Bee, Beehive, Honey Bee, Honey,

The honey produced by bees is a source of food for several animal species, including bats, birds, and some insects.

©iStock.com/William Jones-Warner

Types Of Bees Found In Texas

Texas is home to various bee species native to the state, while some are migratory or new to the area. These species are easily identified through their distinctive physical characteristics. Bee species native to Texas include:

Honey Bees

Honey bee (Apis mellifera Linnaeus) are insects under the order Hymenoptera. They come in many color variations, including shades of brown, black, or brown mixed with yellow. The honey bee larvae are white in color and legless. The honey bee species have hairs on the pronotum and abdomen.

Under the broader honey bee species are several subspecies purposefully bred for honey production, disease resistance, and temperament. The subspecies have distinguishing colors and sizes. 

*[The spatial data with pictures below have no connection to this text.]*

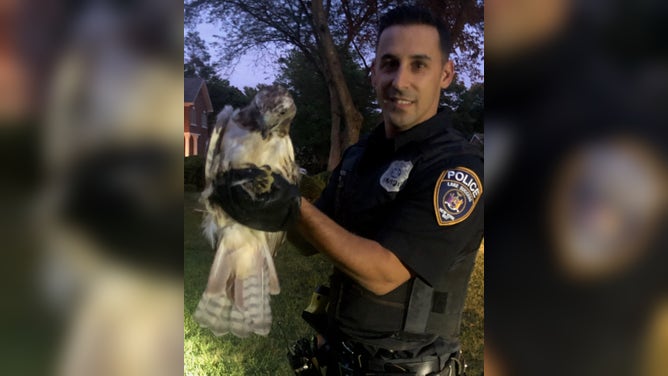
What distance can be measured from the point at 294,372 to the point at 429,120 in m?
0.91

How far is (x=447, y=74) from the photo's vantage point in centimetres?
147

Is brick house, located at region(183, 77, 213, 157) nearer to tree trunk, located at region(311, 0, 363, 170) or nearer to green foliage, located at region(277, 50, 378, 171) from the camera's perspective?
green foliage, located at region(277, 50, 378, 171)

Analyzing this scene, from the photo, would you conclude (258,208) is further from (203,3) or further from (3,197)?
(3,197)

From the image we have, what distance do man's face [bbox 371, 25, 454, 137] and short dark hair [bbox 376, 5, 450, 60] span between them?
13mm

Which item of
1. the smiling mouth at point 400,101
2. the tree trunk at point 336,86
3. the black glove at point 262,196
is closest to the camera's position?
the black glove at point 262,196

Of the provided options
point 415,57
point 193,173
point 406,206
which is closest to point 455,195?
point 406,206

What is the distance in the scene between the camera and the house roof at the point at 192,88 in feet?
5.43

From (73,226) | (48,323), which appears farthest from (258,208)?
(48,323)

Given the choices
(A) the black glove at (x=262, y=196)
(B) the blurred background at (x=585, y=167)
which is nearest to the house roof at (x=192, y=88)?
(A) the black glove at (x=262, y=196)

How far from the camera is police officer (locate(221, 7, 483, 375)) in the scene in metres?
1.41

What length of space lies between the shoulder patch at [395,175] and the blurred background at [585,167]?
258 mm

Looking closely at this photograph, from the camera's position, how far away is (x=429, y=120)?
148cm

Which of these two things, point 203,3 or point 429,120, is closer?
point 429,120

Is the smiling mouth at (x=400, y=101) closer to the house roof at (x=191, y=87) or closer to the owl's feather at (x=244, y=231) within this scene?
the owl's feather at (x=244, y=231)
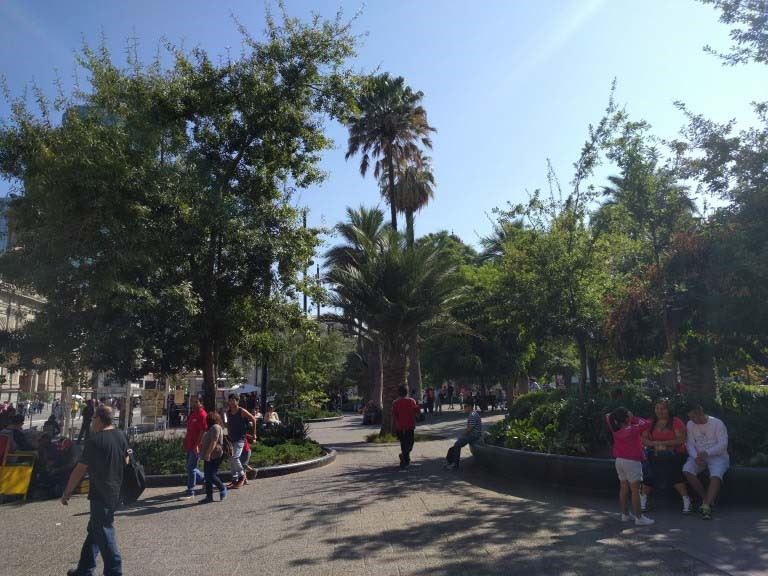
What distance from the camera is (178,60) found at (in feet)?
44.1

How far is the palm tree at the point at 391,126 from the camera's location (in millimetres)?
29016

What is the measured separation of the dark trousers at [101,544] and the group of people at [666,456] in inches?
219

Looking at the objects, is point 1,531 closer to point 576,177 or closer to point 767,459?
point 767,459

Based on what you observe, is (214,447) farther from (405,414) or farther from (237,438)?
(405,414)

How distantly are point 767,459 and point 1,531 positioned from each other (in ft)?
32.6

Bees thrive in swarms because they are social insects. A swarm comprises workers, drones or males, and a queen. The queen mates with the drones to produce eggs, while the workers are non-reproducing females. Queens lay the eggs specifically in the hexagonal cells in the combs. Larvae hatch after three to four days, and the worker bees feed them until they are fully developed. 

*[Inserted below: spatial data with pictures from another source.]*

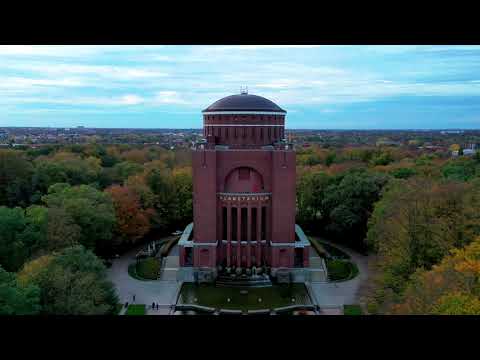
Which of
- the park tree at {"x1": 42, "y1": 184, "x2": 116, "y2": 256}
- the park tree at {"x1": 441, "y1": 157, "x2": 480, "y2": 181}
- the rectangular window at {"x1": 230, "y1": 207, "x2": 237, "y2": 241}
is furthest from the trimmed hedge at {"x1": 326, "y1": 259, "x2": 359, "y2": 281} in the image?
the park tree at {"x1": 441, "y1": 157, "x2": 480, "y2": 181}

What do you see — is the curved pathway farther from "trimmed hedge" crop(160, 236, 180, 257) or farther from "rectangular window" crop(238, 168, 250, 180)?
"rectangular window" crop(238, 168, 250, 180)

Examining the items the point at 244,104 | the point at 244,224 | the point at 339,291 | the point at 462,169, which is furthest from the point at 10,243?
the point at 462,169

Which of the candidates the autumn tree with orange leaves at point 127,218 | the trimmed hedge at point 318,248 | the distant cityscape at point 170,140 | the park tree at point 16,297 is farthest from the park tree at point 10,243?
the distant cityscape at point 170,140

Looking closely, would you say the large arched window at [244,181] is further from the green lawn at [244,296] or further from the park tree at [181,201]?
the park tree at [181,201]

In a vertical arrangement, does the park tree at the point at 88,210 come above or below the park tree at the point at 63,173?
below
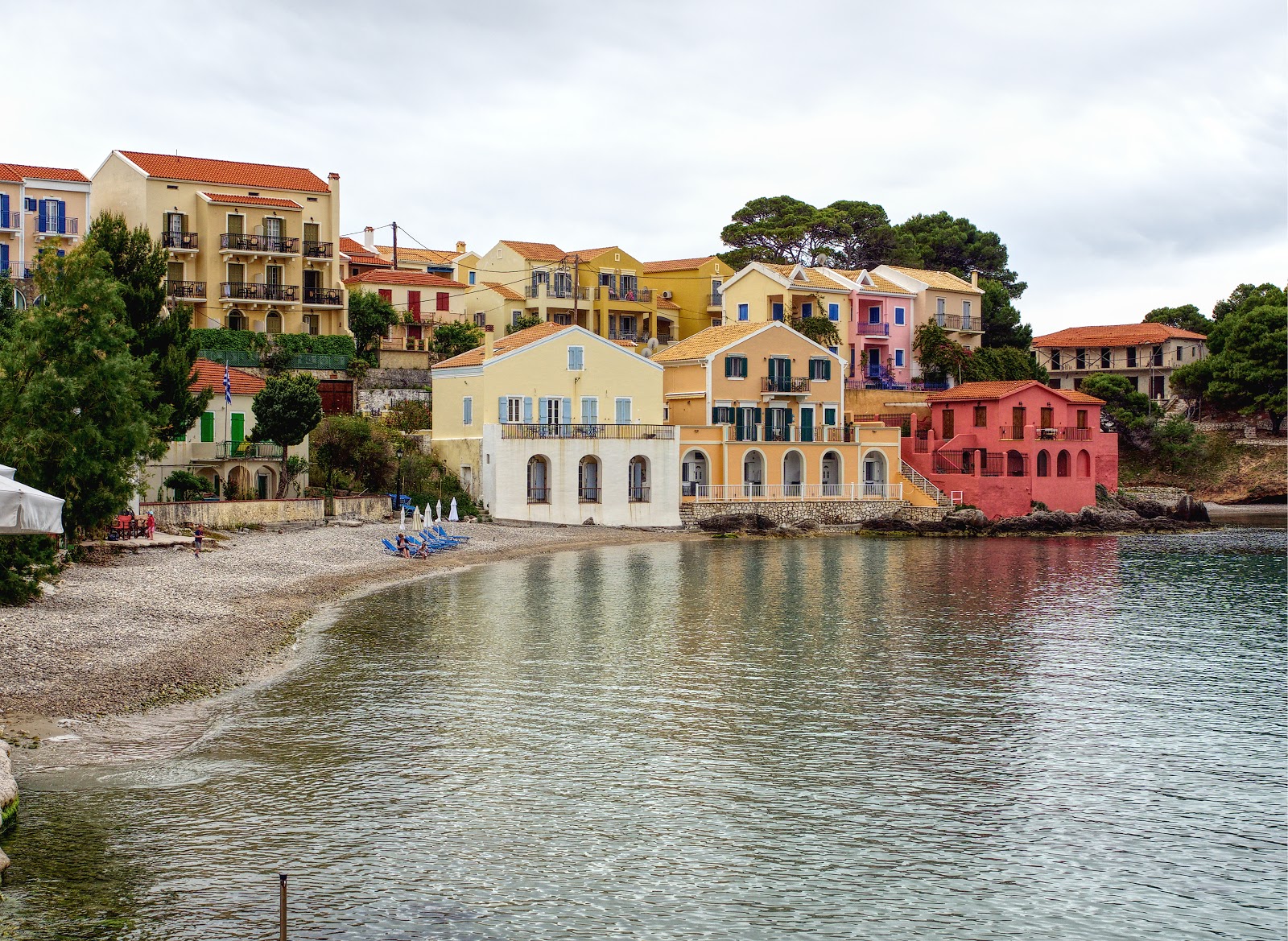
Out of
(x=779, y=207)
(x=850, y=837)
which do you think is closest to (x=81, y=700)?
(x=850, y=837)

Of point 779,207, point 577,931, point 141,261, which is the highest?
point 779,207

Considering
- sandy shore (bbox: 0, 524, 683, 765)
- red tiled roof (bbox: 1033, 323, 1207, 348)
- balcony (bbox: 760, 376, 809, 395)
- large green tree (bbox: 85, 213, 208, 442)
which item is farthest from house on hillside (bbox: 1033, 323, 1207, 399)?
large green tree (bbox: 85, 213, 208, 442)

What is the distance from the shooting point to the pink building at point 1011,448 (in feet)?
227

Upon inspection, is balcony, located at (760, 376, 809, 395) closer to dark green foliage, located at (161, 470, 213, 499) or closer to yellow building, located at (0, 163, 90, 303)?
dark green foliage, located at (161, 470, 213, 499)

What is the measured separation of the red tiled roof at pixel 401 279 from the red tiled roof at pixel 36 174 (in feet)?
54.5

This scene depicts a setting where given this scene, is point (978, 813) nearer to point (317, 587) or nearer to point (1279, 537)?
point (317, 587)

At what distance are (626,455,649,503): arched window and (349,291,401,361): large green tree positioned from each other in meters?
17.4

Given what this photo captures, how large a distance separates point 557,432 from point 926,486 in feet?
74.9

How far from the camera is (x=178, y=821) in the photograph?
15555mm

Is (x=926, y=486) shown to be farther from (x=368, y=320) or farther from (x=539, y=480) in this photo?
(x=368, y=320)

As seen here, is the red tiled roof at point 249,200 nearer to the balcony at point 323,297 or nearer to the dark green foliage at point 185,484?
the balcony at point 323,297

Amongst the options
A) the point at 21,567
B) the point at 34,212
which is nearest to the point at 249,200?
the point at 34,212

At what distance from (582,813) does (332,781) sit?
366 centimetres

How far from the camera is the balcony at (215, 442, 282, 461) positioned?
1956 inches
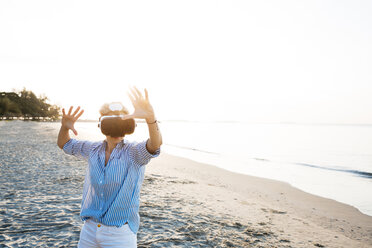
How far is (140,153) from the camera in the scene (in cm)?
242

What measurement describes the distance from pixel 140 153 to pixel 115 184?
→ 360mm

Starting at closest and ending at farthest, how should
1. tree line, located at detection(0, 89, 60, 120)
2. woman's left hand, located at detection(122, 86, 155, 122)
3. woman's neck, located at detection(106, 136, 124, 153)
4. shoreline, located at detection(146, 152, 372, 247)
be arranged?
1. woman's left hand, located at detection(122, 86, 155, 122)
2. woman's neck, located at detection(106, 136, 124, 153)
3. shoreline, located at detection(146, 152, 372, 247)
4. tree line, located at detection(0, 89, 60, 120)

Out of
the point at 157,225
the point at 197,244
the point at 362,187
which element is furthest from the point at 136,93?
the point at 362,187

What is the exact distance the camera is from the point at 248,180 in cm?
1538

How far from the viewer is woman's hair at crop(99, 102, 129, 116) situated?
2510 millimetres

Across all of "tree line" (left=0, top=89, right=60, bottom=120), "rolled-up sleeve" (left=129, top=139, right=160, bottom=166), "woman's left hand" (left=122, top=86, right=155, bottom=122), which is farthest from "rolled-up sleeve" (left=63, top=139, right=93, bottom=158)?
"tree line" (left=0, top=89, right=60, bottom=120)

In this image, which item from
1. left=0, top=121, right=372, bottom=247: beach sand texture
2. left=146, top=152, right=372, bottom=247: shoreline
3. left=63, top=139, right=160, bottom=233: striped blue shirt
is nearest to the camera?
left=63, top=139, right=160, bottom=233: striped blue shirt

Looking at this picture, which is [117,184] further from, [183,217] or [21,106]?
[21,106]

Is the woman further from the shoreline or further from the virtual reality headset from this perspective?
the shoreline

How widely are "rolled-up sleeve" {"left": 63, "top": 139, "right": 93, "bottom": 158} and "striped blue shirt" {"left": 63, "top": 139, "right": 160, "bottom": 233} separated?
0.74 ft

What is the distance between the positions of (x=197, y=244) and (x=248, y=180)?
1070cm

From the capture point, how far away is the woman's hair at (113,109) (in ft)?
8.23

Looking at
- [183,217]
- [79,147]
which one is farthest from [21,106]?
[79,147]

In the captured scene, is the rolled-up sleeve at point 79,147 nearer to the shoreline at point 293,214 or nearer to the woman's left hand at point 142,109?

Drones and queen larvae are more extensive than worker bees. Also, they require larger cells than the workers’ larvae. Worker larvae develop in 21 days while the drones develop in 24 days; the queen takes fewer days (fifteen and half days). 

There is only one queen in a single hive. If a queen ages, dies, or the colony enlarges, worker bees develop a queen through differential cells. The formation of a new territory entails a virgin queen flying out with drones from her colony or elsewhere to mate. When a mated queen flies out with worker bees, the process is called swarming. And when they settle in a new hive, they’ll form a new colony.

Bees live in artificial hives, hollow trees, or some sheltered habitat. Worker bees collect nectar and pollen. Pollen is carried in a pollen basket, a structure on the hind legs, while the nectar is carried through honey sacs on the front part of the digestive system. Pollen is stored in the cells found in the combs in the hive. Worker bees feed the queen, drones, and larvae. 

Honey is made when bees regurgitate nectar, adding the enzyme invertase to complete the conversion of sugar.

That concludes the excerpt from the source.